Virtual Versus the Cloud
Companies often get sold the line that virtualization and cloud computing are the same. They’re not. Virtualizing a server stack does provide increased agility but on-premise solutions especially require underlying infrastructure that isn’t easily changed or removed. The result? A move to the cloud from virtualization can be more costly than starting fresh with the cloud.
For enterprise-level industry, an on-premise, private virtual server stack often makes the most sense, especially if compliance or security concerns are paramount. Public clouds, meanwhile, offer steady, recurring OpEx costs instead of fluctuating CapEx, along with significant data agility and redundancy. But make no mistake: despite similarities in appearance, the cloud and virtualization are not interchangeable.
Select a Service
Once a business decides to jump up from local, a new set of choices appear. They’re broadly categorized as sets of services – infrastructure as a service (IaaS), platform as a service (PaaS) and software as a service (SaaS). Companies aren’t forced to choose only one solution but are often most comfortable with a single type, since it cuts down on IT working at cross purposes.

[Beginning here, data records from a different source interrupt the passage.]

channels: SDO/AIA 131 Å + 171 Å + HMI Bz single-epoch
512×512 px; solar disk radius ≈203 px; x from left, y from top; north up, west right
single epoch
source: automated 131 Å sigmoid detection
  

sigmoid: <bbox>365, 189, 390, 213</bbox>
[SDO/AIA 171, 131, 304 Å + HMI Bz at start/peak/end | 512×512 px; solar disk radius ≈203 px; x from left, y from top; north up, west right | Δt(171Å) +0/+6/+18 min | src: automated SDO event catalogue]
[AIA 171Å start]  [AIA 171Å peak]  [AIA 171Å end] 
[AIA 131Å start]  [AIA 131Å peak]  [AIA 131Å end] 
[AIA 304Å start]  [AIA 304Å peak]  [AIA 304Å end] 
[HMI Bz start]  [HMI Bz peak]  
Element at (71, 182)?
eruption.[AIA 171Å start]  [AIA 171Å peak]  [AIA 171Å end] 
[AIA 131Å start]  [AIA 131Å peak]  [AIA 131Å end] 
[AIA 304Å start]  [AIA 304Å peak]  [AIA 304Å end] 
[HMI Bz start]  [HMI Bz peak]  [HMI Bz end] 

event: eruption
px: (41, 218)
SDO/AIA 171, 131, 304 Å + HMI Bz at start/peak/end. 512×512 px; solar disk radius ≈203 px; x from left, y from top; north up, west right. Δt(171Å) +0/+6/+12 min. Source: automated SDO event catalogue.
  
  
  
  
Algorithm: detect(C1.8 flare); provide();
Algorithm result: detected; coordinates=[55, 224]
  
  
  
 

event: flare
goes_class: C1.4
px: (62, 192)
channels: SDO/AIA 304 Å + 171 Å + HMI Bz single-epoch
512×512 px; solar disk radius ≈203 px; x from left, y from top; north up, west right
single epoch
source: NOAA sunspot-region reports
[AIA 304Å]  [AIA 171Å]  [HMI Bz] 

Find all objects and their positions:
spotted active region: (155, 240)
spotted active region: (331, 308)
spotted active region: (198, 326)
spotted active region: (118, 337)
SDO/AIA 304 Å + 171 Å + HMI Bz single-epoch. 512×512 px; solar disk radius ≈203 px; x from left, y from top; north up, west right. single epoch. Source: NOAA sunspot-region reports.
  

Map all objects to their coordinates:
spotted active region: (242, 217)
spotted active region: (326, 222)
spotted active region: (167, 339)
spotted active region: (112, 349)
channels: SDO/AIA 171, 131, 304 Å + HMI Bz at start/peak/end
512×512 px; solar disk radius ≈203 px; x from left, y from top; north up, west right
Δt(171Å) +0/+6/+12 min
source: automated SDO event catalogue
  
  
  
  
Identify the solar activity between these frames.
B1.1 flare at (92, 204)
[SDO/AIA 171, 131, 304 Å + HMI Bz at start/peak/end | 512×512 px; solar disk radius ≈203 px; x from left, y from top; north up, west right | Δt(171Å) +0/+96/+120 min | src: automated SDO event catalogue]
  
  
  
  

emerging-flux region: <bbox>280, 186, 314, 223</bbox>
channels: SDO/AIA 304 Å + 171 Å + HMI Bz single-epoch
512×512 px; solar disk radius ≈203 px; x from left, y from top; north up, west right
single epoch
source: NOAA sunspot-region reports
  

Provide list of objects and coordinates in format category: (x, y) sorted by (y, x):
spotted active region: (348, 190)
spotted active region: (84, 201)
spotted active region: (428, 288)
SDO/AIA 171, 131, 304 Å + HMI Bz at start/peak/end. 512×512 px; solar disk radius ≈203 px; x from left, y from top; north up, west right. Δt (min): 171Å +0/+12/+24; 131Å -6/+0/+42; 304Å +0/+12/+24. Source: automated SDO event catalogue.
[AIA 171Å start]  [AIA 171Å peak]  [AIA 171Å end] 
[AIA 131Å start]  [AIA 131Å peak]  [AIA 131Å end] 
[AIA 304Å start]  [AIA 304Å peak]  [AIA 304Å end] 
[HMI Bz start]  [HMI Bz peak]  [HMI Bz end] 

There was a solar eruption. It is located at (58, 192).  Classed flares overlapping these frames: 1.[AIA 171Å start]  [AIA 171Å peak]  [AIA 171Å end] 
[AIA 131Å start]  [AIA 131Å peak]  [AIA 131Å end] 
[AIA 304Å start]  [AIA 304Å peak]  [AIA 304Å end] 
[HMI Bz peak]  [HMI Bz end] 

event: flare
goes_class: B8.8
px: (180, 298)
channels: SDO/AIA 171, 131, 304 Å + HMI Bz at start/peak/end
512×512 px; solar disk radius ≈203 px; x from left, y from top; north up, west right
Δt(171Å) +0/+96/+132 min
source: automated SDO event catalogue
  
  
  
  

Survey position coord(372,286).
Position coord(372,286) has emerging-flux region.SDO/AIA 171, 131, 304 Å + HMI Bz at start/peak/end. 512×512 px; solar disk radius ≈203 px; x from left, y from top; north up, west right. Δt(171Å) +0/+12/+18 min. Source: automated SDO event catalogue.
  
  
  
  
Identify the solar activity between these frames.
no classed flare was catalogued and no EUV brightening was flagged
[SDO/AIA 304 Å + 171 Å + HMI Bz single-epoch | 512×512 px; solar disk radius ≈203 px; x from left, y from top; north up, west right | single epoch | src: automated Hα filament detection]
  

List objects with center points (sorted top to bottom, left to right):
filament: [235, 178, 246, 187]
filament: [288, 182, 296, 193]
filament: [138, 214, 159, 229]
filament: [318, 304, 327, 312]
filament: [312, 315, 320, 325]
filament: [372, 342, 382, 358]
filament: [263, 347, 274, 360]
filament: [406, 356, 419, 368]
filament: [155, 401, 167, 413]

Broadly defined, IaaS is the “blank slate” option for cloud computing. It allows companies to control almost every aspect of a deployment, but without the need to physically manage servers. PaaS covers the middle ground, helping to speed application development but leaving basic server details in the hands of a provider. SaaS lets companies pick and choose which applications they want to run and eliminates the need for other maintenance tasks. Companies are well advised to define what they want from the cloud before wading into the as-a-service area; this helps prevent overload from the sheer number of choices available.
The cloud choice is clear; a service type gets selected. What’s left? Finding a provider to deliver reliable and flexible access. In an ideal technology market, this is an easy task but the cloud is at the tail end of what many experts call the “hype cycle” – a new technology that gets talked about, talked up and over-exaggerated to a point where its true value is almost lost.
This confusion leads to the rise of “fake” cloud providers who don’t actually offer elastic, reliable, pay-as-you-go services and instead deliver the same services they always have; tacking on “cloud” is just a way to attract customers.
Companies can do several things to protect themselves. First, a request for proposal (RFP) helps define a set of questions for providers, and gives an even playing field to compare offers. Second, businesses shouldn’t ignore telltale signs of provider problems. That the cloud is still an adolescent technology isn’t a reason for confusion about service terms or guarantees – this is a contract like any other.
While getting to the cloud isn’t always smooth, upward slope, the agility, elasticity and redundancy offered make it a worthwhile investment of effort.